On 4/25/07, Tim Chase <[EMAIL PROTECTED]> wrote:
> I'm running vim in a console using gnome-terminal. I put these
> mappings in my .vimrc file:
>
> map <c-q> :mksession! ~/.vim/.session <cr>
> map <c-s> :source ~/.vim/.session <cr>
>
> Pressing those buttons (CTRL+Q or CTRL+S) doesn't work. When I map as
> below instead:
>
> map <F9> :mksession! ~/.vim/.session <cr>
> map <F10> :source ~/.vim/.session <cr>
>
> the commands work.
>
> What is causing this behavior? Is it the terminal capturing the CTRL+Q
> and CTRL+S keystrokes before they reach VIM?
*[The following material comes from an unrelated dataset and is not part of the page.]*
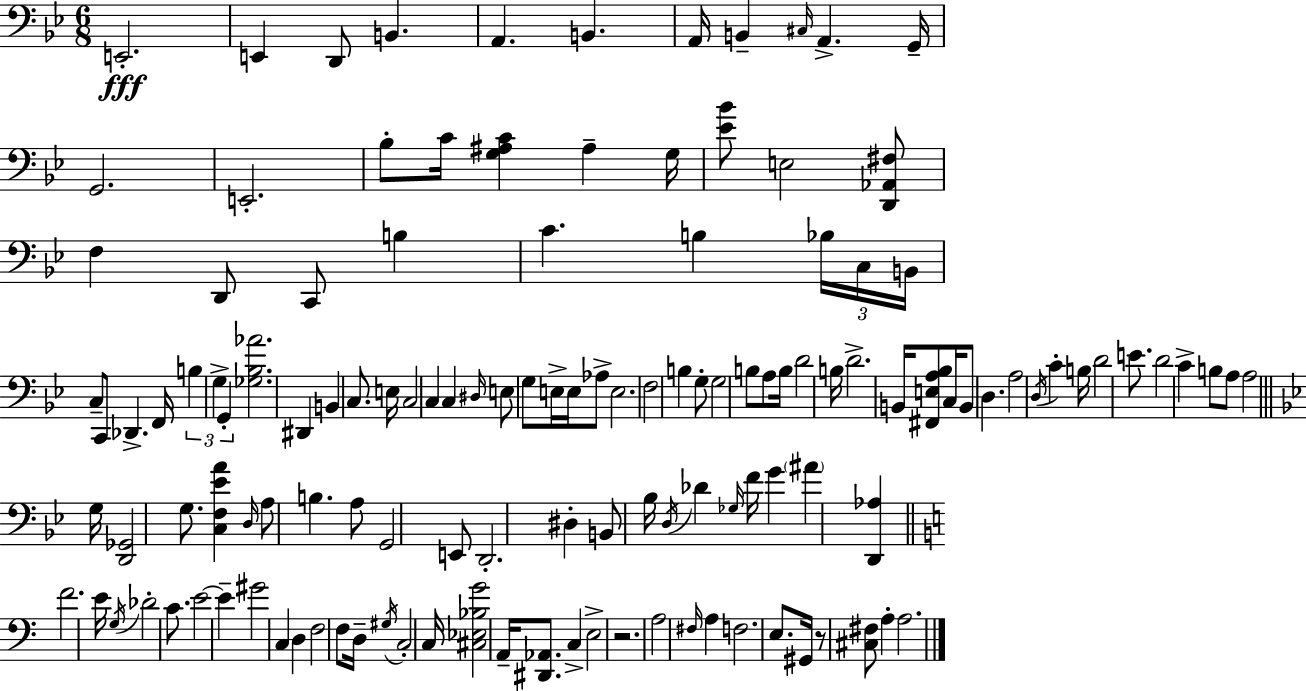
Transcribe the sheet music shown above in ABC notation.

Yes, the ^S and ^Q keystrokes are flow-control characters. I
don't have Gnome-term on hand, but it works much the same in
other terminal emulators (xterm, rxvt, etc). Control+S is the
"hey, stop sending stuff to this terminal until I have a chance
to catch up" character, and Control+Q is the "okay, I've caught
up, you can start sending stuff to my terminal again" character.
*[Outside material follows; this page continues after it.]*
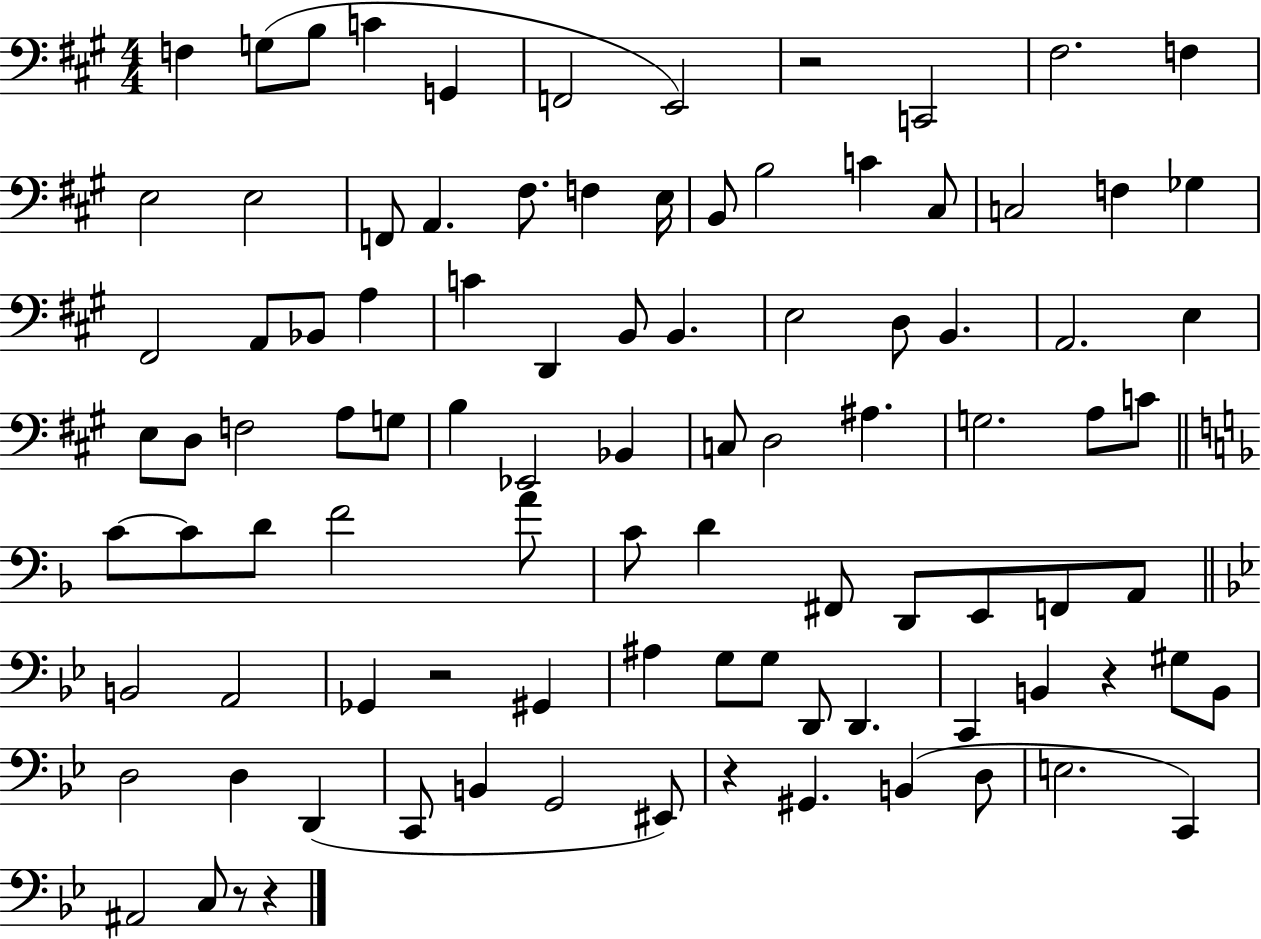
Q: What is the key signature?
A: A major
The terminal software may catch these before Vim gets a chance to
see them. You might poke around in your GT settings for a
setting like "flow control" or "XON/XOFF" and try to disable
that. It's not like your terminal runs on an 8-bit processor
with 16 bytes of buffer for your serial-I/O terminal any more
where a speedy 2400-baud modem might overwhelm your terminal's
ability to draw on the screen. ;)
-tim
There may be a way to change the XON/XOFF keystrokes, but in the past
I have found that it is too much work to be worth the effort. I would
suggest trying different keystrokes that don't already have meaning.